> Exercise details
Omit the pictures and return every entry exactly as written.

--- Information shown ---

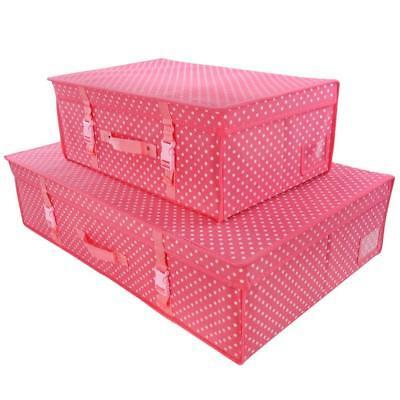 b819987b53a7 Hangerworld™ Pink Polka Dot Storage Travel Box Wedding Bridal Dress Carry  Case | eBay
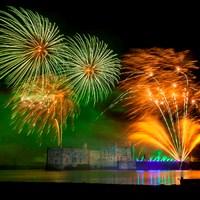 Leeds Castle Firework Spectacular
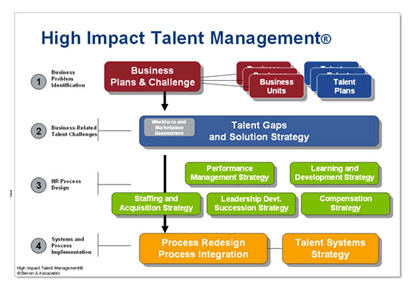 High Impact Talent Management Strategy Process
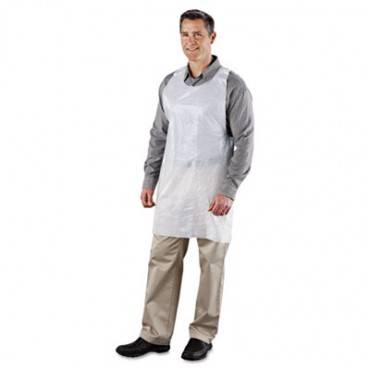 Poly Apron, White, 24 In. W X 42 In. L, One Size Fits All, 1000/carton
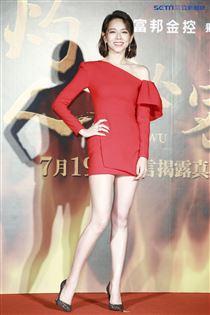 《灼人秘密》首映會,夏于喬。(記者林士傑/攝影)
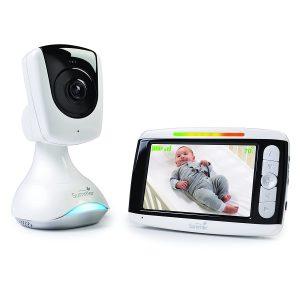 Summer Sharp Sight High Definition Video Baby Monitor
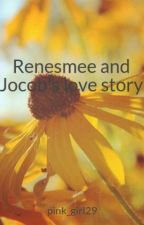 Renesmee and Jocob's love story by pink_girl29
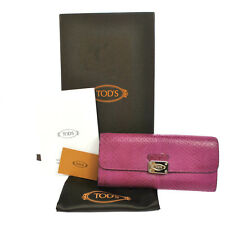Authentic TOD'S Vintage Logos Bifold Wallet Purse Pink Python Leather V01909
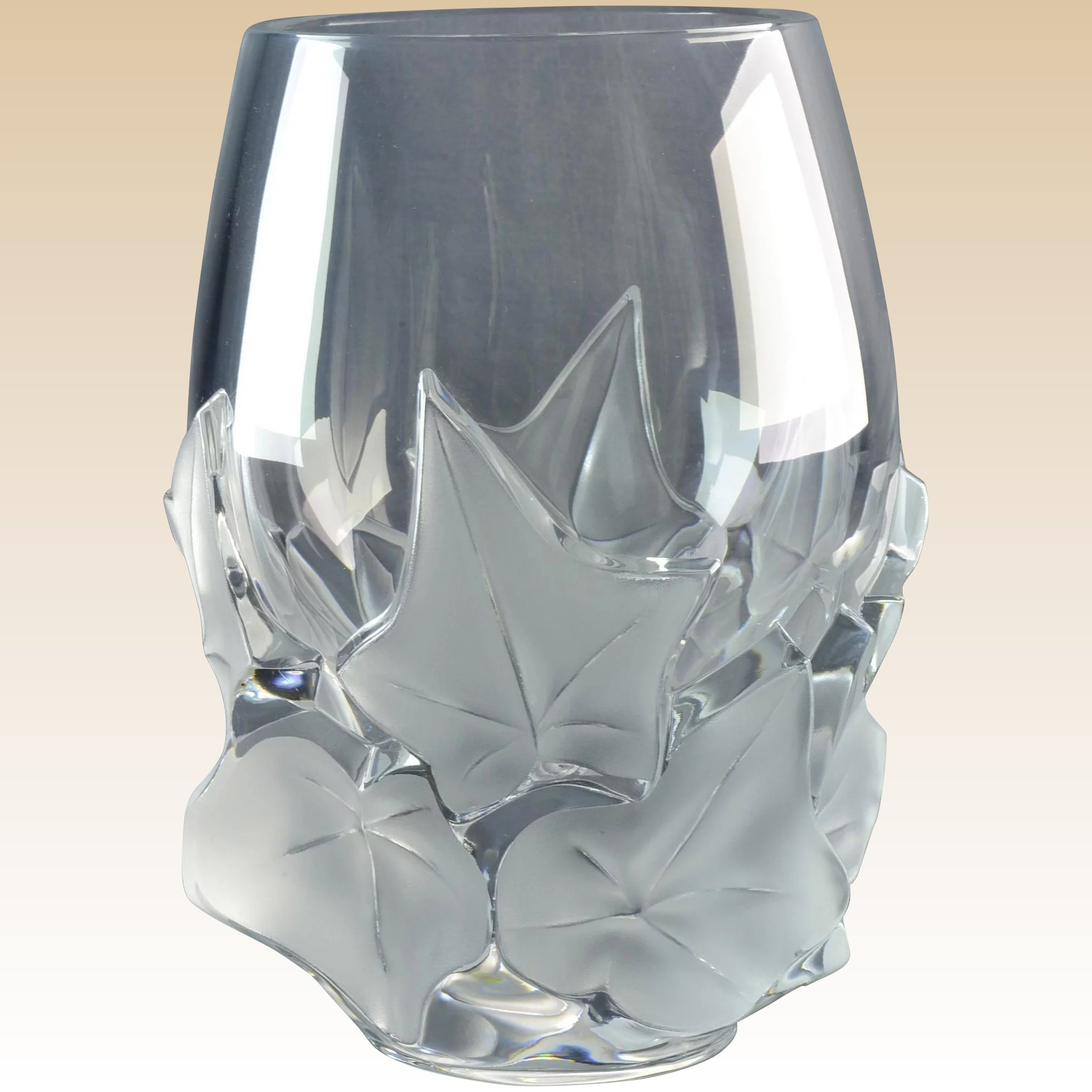 Lalique crystal vase 1980 hedera ivy vase kings fortune ruby lane lalique crystal vase 1980 hedera ivy vase click to expand reviewsmspy
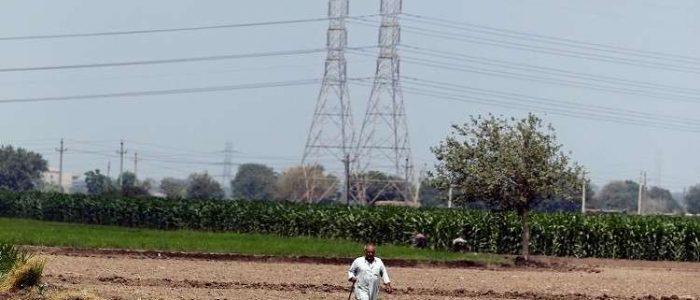مصر تستعد لبيع أراض بالمليارات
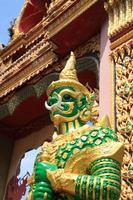 yaksha statua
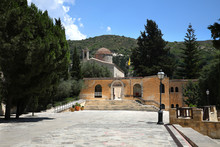 Agios Neophytos Monastery Paphos Cyprus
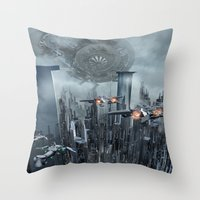 sci fi Throw Pillows featuring Sci-Fi City by Michael Lenehan
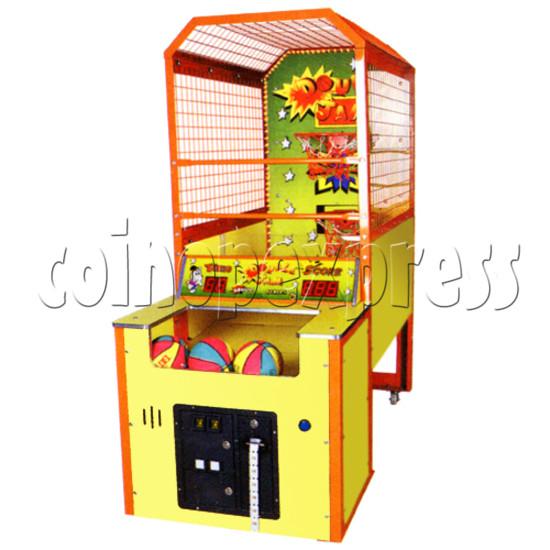 Double Jam Basketball Machine 18174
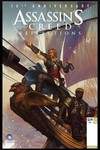 Assassins Creed Reflections #3 (of 4) (Cover A - Sunsetagain)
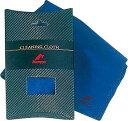 モーリス クリーニングクロス MCC-2 Morris Cleaning Cloth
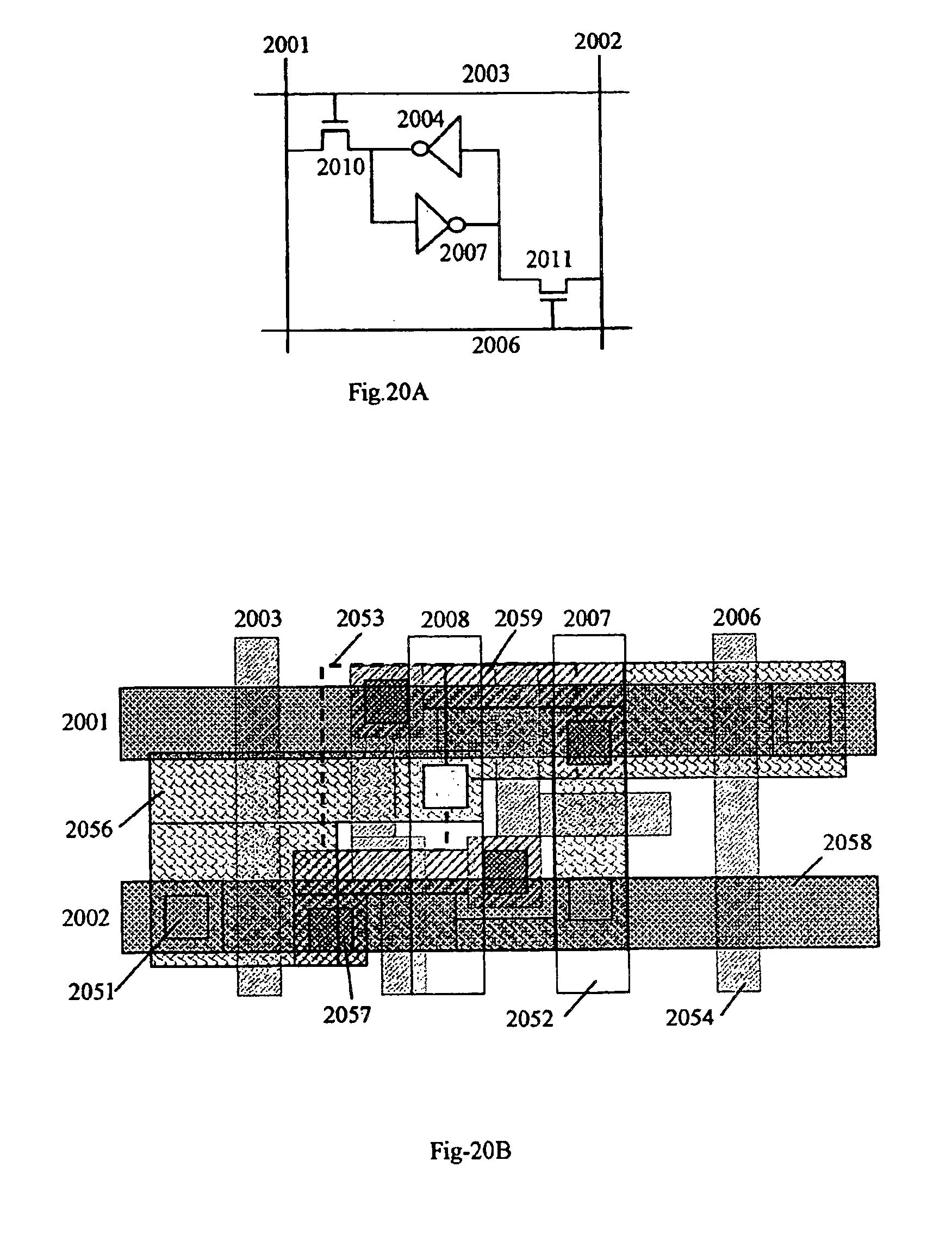 patent us6856030 - semiconductor latches and sram devices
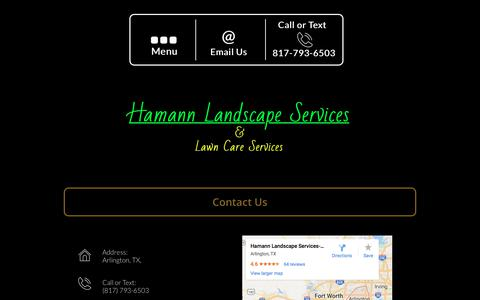 Screenshot of Contact Page hamannlandscape.com - Hamann Landscape Services - Contact Us - captured July 13, 2017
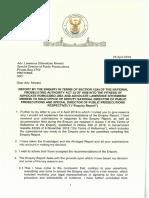 Letter to Adv Mrwebi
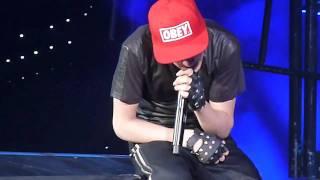 DOWN TO EARTH Justin Bieber MY WORLD TOUR PARIS 29/03/2011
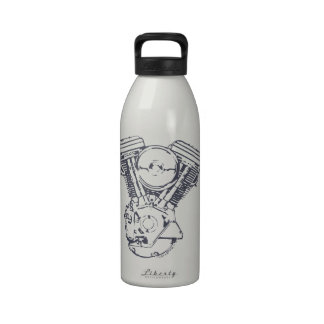 Harley Evolution V-Twin Reusable Water Bottles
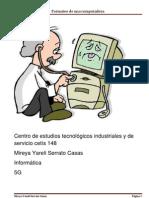 Formateo de Una Computadora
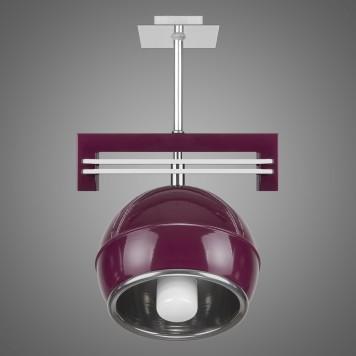 Lampa wisząca KULE SG/KU/1/VL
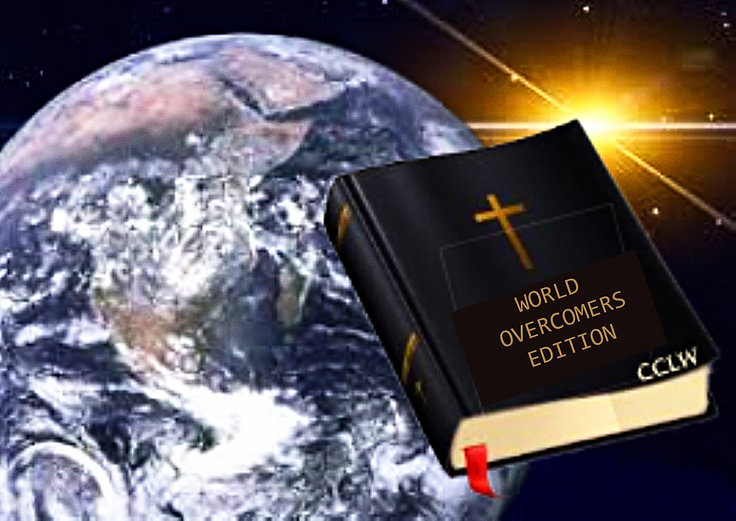 WorldOver-Bible.jpg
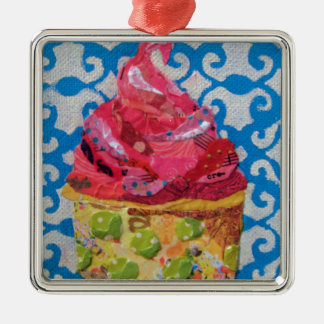 Strawberry ice cream collage art metal ornament
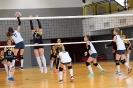 U13 Team Volley C8 - Pallavolo Pinè 13-apr-2017-66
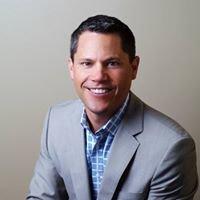 Eric Copper, Associate Broker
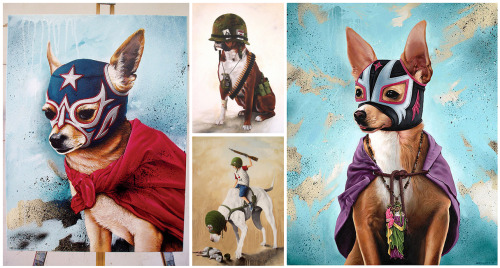 """Luchahuahua"" and other dog paintings by China Mike."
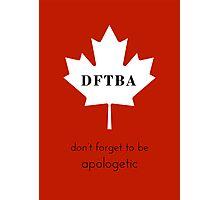 DFTBApologetic Photographic Print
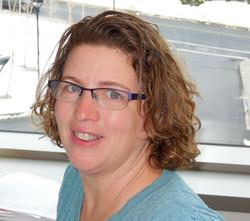Gwen Farley
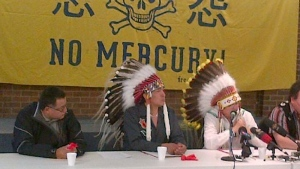 First Nations chiefs speak in Toronto on Monday, July 28, 2014. (Paul Bliss / CTV Toronto)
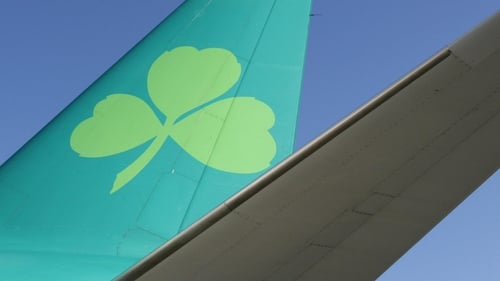 Aer Lingus long haul passenger numbers up over 17% in June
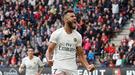 Чупо-Мотинг провел дебютный гол за ПСЖ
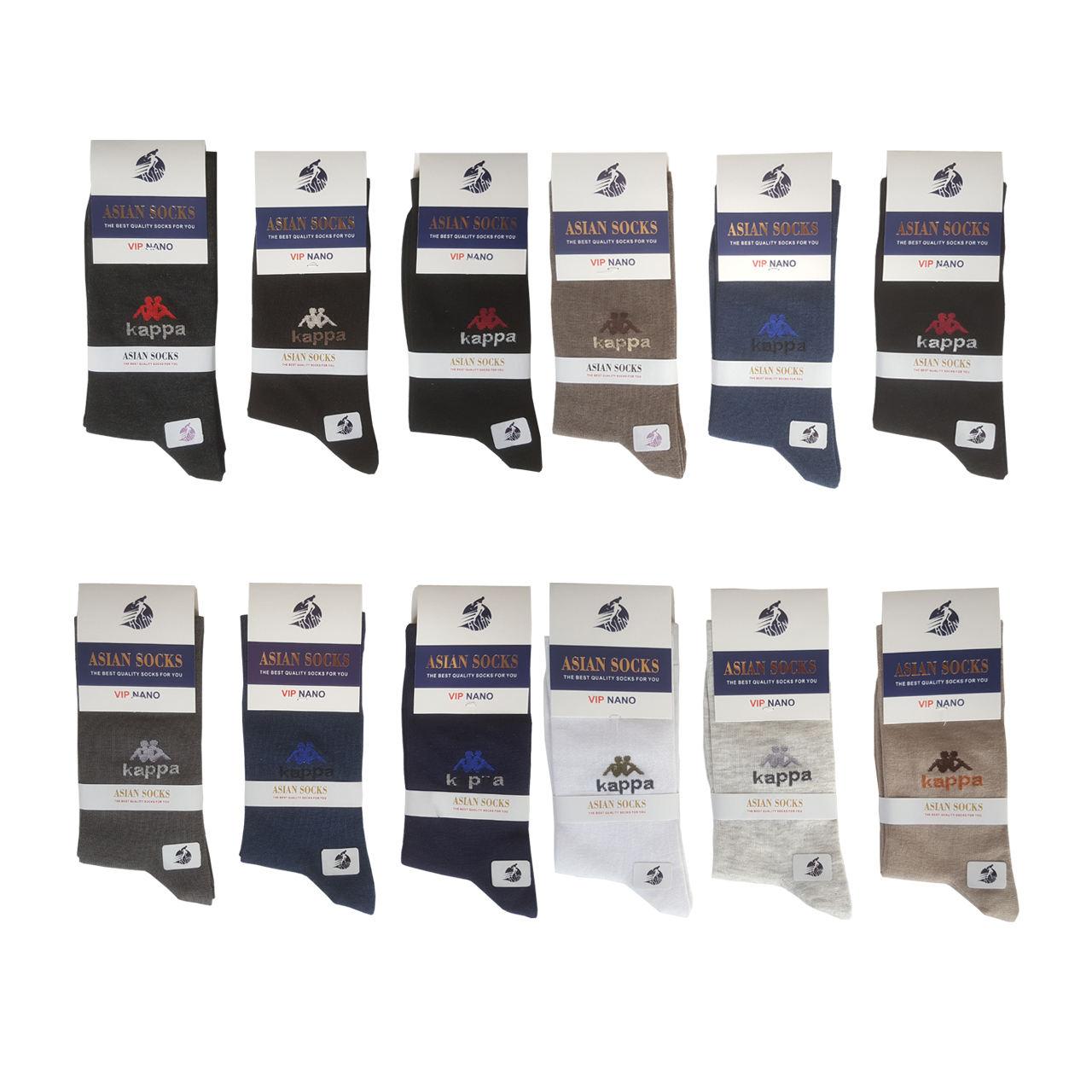 جوراب مردانه آسیان ساکس کد PH321 مجموعه 12 عددی -  - 3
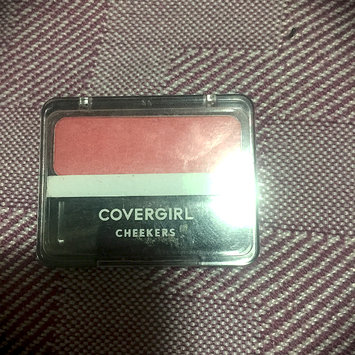 Photo of COVERGIRL Cheekers Blush uploaded by Kayla M.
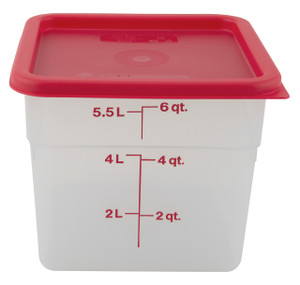 Graduated Square Containers, PP, 6 Qt, case/6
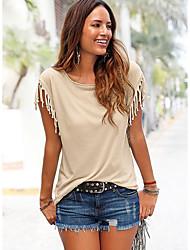 Недорогие -женская блузка больших размеров - цвет блока на шее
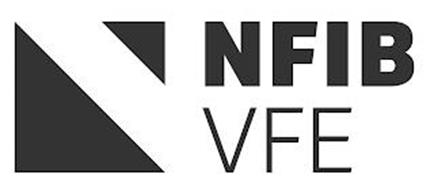 NFIB VFE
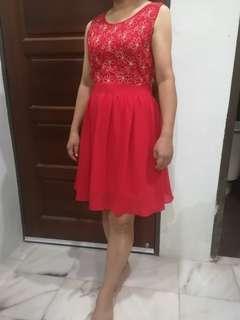 Dinner Red Dress(for mom)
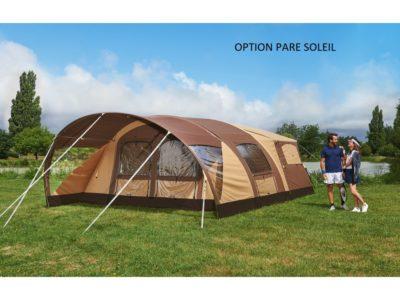 Tente raclet Safari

---

> Your solution
 b819987b53a7 Hangerworld™ Pink Polka Dot Storage Travel Box Wedding Bridal Dress Carry  Case | eBay
 Leeds Castle Firework Spectacular
 High Impact Talent Management Strategy Process
 Poly Apron, White, 24 In. W X 42 In. L, One Size Fits All, 1000/carton
 《灼人秘密》首映會,夏于喬。(記者林士傑/攝影)
 Summer Sharp Sight High Definition Video Baby Monitor
 Renesmee and Jocob's love story by pink_girl29
Authentic TOD'S Vintage Logos Bifold Wallet Purse Pink Python Leather V01909
 Lalique crystal vase 1980 hedera ivy vase kings fortune ruby lane lalique crystal vase 1980 hedera ivy vase click to expand reviewsmspy
مصر تستعد لبيع أراض بالمليارات
 yaksha statua
 Agios Neophytos Monastery Paphos Cyprus
 sci fi Throw Pillows featuring Sci-Fi City by Michael Lenehan
 Double Jam Basketball Machine 18174
 Assassins Creed Reflections #3 (of 4) (Cover A - Sunsetagain)
 モーリス クリーニングクロス MCC-2 Morris Cleaning Cloth
 patent us6856030 - semiconductor latches and sram devices
 Screenshot of Contact Page hamannlandscape.com - Hamann Landscape Services - Contact Us - captured July 13, 2017
 Letter to Adv Mrwebi
 DOWN TO EARTH Justin Bieber MY WORLD TOUR PARIS 29/03/2011
 Harley Evolution V-Twin Reusable Water Bottles
 Formateo de Una Computadora
 Lampa wisząca KULE SG/KU/1/VL
 WorldOver-Bible.jpg
 Strawberry ice cream collage art metal ornament
 U13 Team Volley C8 - Pallavolo Pinè 13-apr-2017-66
 Eric Copper, Associate Broker
 """Luchahuahua"" and other dog paintings by China Mike."
 DFTBApologetic Photographic Print
Gwen Farley
 First Nations chiefs speak in Toronto on Monday, July 28, 2014. (Paul Bliss / CTV Toronto)
 Aer Lingus long haul passenger numbers up over 17% in June
 Чупо-Мотинг провел дебютный гол за ПСЖ
 جوراب مردانه آسیان ساکس کد PH321 مجموعه 12 عددی -  - 3
 Photo of COVERGIRL Cheekers Blush uploaded by Kayla M.
 Graduated Square Containers, PP, 6 Qt, case/6
 Недорогие -женская блузка больших размеров - цвет блока на шее
 NFIB VFE
 Dinner Red Dress(for mom)
 Tente raclet Safari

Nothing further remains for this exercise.